- _BRIEF_:
Please copy, word for word, the part of the Grad-CAM notes below that opens with the words containing "By considering different" and closes with "dataset[0][0].view(1, 3, 224, 224)".

- _SELECTED TEXT_:
Based on the obtained results, we can observe that performing Grad-Cam using the DenseNet121 model leads to good classification results in general. Overall, the heatmap seems to highlight the core areas related to the target classes. We can see that the computed score for the correct class tends to be the highest and that it distances itself clearly from the scores of the other classes. Furthermore, with the help of the heatmaps, we can see that animals with similar colour, texture or structure tend to be the next most likely classes. For example, in the case of the sorrel image, the model correctly predicts sorrel when considering the entire body of the horses, while mainly looking at the head leads to a prediction of a basenji and mainly looking at the fur leads to a prediction of an ox. Finally, the model still shows some weaknesses in some cases, as can be seen in the case of the sea lion, where the 3rd most probable class is a balance beam, largely due to the lower body part of the sea lion.

## Part 3: Try GradCAM on others convolutional layers, describe and comment the results

In [None]:
target_layers = [densenet121.features.conv0,
                 densenet121.features.denseblock1,
                 densenet121.features.denseblock2,
                 densenet121.features.denseblock3,
                 densenet121.features.denseblock4]

for layer in target_layers:
    input_image = dataset[5][0].view(1, 3, 224, 224)
    show_grad_cam(image=input_image, target_layer=layer)

By considering different convolutional layers, we can see the evolution of how well the feature maps are able to identify the key structures of a specific class. A general observation is that as we move deeper along the architecture, the heatmap tends to localize more precisely regions that are relevant to the target class, while earlier layers tend to highlight more the contours present in the image. This progressive improvement occurs since deeper layers learn increasingly abstract and class-specific features, while shallow layers consider more basic visual elements like edges and textures that may appear throughout the image.

## Part 4: Try GradCAM on `9928031928.png` , describe and comment the results

In [None]:
# elephant image without noise
input_image = dataset[0][0].view(1, 3, 224, 224)
show_grad_cam(image=input_image)

# image 9928031928.png (adversarial example)
input_image = dataset[-1][0].view(1, 3, 224, 224)
show_grad_cam(image=input_image)

When comparing the two images, the human eye can easily identify an elephant in both cases. However, the model fails to predict the correct class in the second case, classifying it most likely as a jeep. Taking a closer look at the image, we can see that the colours in the image are clearly distorted compared to the original (first) image. This suggests the addition of random noise, making it an example of an adverserial attack. This shows a key vulnerability in deep neural networks, where small perturbations to the input image, not always observable to the naked eye, can cause the model to make completely wrong predictions.

## Part 5: What are the principal contributions of GradCAM (the answer is in the paper) ?

- _EXERCISE DATA_:
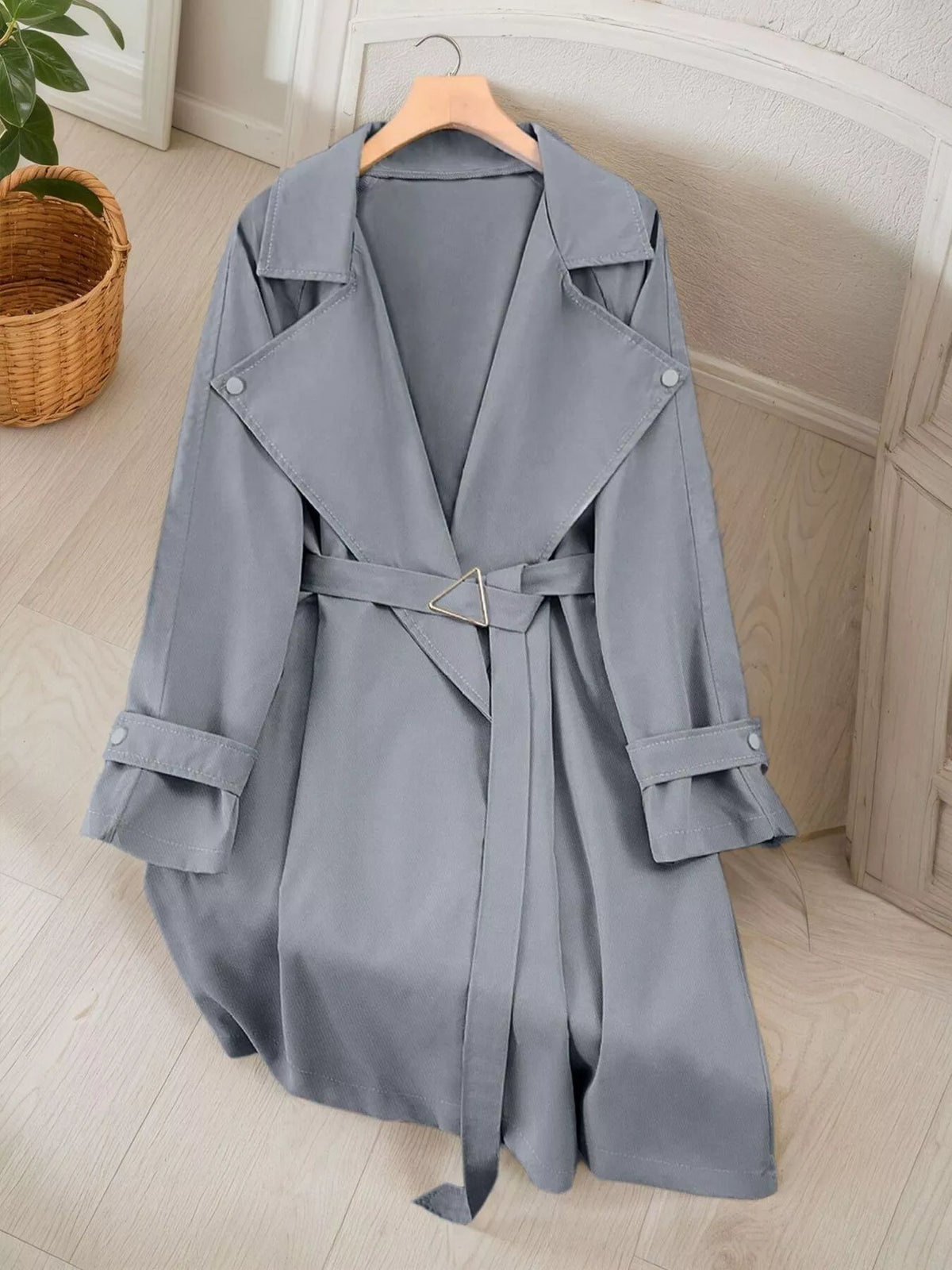 Lång trenchcoat med slagkrage – bild 5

- _RESULT OF THIS EXERCISE_:
By considering different convolutional layers, we can see the evolution of how well the feature maps are able to identify the key structures of a specific class. A general observation is that as we move deeper along the architecture, the heatmap tends to localize more precisely regions that are relevant to the target class, while earlier layers tend to highlight more the contours present in the image. This progressive improvement occurs since deeper layers learn increasingly abstract and class-specific features, while shallow layers consider more basic visual elements like edges and textures that may appear throughout the image.

## Part 4: Try GradCAM on `9928031928.png` , describe and comment the results

In [None]:
# elephant image without noise
input_image = dataset[0][0].view(1, 3, 224, 224)